**Items:**
☆ ☆ ☆ ☆ ☆

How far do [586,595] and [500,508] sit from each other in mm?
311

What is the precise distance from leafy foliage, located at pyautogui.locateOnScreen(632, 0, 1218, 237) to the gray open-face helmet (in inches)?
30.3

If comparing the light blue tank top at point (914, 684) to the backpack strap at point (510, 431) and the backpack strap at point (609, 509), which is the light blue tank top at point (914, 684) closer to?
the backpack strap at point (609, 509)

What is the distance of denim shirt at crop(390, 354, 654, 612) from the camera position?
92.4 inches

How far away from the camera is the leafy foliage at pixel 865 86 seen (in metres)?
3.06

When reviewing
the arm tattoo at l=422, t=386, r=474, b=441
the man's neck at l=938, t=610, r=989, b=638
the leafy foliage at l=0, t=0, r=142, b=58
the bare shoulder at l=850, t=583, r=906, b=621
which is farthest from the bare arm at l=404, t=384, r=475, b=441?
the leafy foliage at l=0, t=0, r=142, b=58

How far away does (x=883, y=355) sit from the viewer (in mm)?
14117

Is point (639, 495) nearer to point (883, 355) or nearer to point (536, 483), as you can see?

☆ ☆ ☆ ☆ ☆

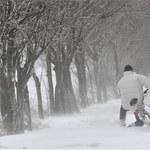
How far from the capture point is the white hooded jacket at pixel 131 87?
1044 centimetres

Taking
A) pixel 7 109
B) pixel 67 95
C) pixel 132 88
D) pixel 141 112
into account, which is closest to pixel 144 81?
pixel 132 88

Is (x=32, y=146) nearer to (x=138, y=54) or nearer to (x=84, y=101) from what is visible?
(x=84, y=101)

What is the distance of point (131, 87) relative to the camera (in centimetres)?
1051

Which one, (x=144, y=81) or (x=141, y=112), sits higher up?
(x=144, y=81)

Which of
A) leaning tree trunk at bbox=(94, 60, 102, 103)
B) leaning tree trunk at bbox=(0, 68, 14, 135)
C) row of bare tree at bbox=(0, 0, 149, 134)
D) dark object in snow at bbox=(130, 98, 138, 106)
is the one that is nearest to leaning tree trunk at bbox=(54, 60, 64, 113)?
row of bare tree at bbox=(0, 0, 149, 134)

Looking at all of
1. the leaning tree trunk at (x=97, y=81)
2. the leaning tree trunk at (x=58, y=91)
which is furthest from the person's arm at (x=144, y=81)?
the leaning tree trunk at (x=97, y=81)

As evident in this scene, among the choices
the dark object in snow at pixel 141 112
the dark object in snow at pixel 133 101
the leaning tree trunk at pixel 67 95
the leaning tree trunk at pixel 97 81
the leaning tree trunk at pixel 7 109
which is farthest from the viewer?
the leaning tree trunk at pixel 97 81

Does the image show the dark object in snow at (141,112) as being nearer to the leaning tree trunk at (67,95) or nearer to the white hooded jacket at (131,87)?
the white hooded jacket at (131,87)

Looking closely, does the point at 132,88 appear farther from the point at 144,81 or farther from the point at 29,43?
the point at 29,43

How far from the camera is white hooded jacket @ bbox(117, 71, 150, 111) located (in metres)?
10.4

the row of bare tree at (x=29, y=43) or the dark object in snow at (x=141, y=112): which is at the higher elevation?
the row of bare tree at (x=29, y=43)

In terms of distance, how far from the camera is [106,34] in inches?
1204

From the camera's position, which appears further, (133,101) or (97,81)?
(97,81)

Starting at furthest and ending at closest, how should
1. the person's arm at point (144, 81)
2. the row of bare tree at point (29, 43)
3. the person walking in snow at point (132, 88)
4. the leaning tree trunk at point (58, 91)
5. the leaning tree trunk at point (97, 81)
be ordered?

☆ ☆ ☆ ☆ ☆

**Exercise aim:**
Reproduce the listing from the line containing "From the camera's" up to and including the line containing "be ordered?", with every occurrence of "leaning tree trunk" changed to "slanted tree trunk" and nothing else altered.

**Task output:**
From the camera's position, which appears further, (133,101) or (97,81)?
(97,81)

Starting at furthest and ending at closest, how should
1. the person's arm at point (144, 81)
2. the row of bare tree at point (29, 43)
3. the person walking in snow at point (132, 88)
4. the slanted tree trunk at point (58, 91)
5. the slanted tree trunk at point (97, 81)
be ordered?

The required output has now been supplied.